John Grinder and Richard Bandler studied excellence around personal transformation. They looked to professional clinicians achieving consistent success with their clients. Namely family therapist, Virginia Satir, and renown psychologist and hypnotherapist, Milton Erickson.

Grinder and Bandler modeled everything Erickson did — including the wheel chair Erickson used for mobility along with his love of wearing purple suits (Erickson was colour blind). In the process, Grinder and Bandler mapped Erickson’s language patterns, what he noticed and how he noticed it.

In finding the essence and essential techniques Erickson used, Grinder and Bandler began removing elements — at a time. Along the way, making sure they could replicate Erickson’s results. It turned out the wheel chair and purple suits weren’t necessary for creating lasting change in people.

The technique is known as modelling. It’s one of the core backbones of Neuro Linguistic Programming (NLP) that Grinder and Bandler created as a result of their research.

‘Model’ by ASK-ing Yourself These #5 Questions

“We believe what we want to believe, and once we believe something, it becomes a self-fulfilling truth.” — Seth Godin

#1: ASK: What is this person doing to get results?

  • Think in high-level chunks. What will look effortless won’t be. Look with a critical eye.

  • What environment are they creating for themselves to do what they do? (Myla Twarp, choreographer and dancer, said of her 2-hour 5am daily gym workout: “Once I’m in the taxi, I’m done.”

  • How does this person self-identify? Step into their shoes. Imagine being them. Stand like them. What do they say about themselves?

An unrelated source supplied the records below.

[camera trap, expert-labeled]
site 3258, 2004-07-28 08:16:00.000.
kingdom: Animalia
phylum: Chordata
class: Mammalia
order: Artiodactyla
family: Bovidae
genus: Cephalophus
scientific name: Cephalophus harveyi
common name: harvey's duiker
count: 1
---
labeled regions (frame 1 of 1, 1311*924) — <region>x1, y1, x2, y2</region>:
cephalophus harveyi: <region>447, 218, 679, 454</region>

  • What are their specific behaviours that get results? (Think daily routines)

#2: ASK: What micro-skills are involved in their art, their business growth, or their leadership processes?

  • Bring down your thinking from big chunks to tiny ones — the micro-skills that need mastery.

  • What is their attitude towards their ‘art’: what they do and how they do it?

  • What’s the mindset they bring to their work?

  • What do they ask others to bring?

#3: ASK: What are the most important skills that will nudge the needle for you?

  • Break the list of skills you’ve created into 2 piles, one for must-have, the other for nice-to-have.

  • Which are the most important ones and the least important ones?

  • Focus on the ones that will create a difference.

#4: ASK: If my ‘mentor’ was teaching me, what 5-Step formula would he/she teach me?

Think of existing sequences you know. Even simple routines such as brushing your teeth has a sequence. Making coffee has a sequence. Everything you do has a sequence you follow.

It’s in breaking the sequence into chunks and creating a system around it that you’ll maximise your results.

#5: ASK: What will be your motivation strategy?

The most powerful motivation strategy is an away-from strategy.

That’s why people like Ferris say ‘get accountable’. Telling others about your goal means you can’t kid yourself or give yourself a break. Failure doesn’t feel good when it’s public. So having someone raise their eyebrow at you is similar to your mother tapping her toe and pointing a finger in your direction as an eight-year-old.

Your Take-Away:

Choices are at the root of every one of your results. Each choice starts a behavior that over time becomes a habit. Darren Hardy

Learning requires action. It is never passive. That’s called day dreaming.

One of the keys to success is in setting up your day so you can take action on what you’ve learnt.

Habits remove the problem of ‘winding yourself into the day’. They take care of the details. And set you up for success.

For creating your own sequence of success. And this requires a creative and proactive view.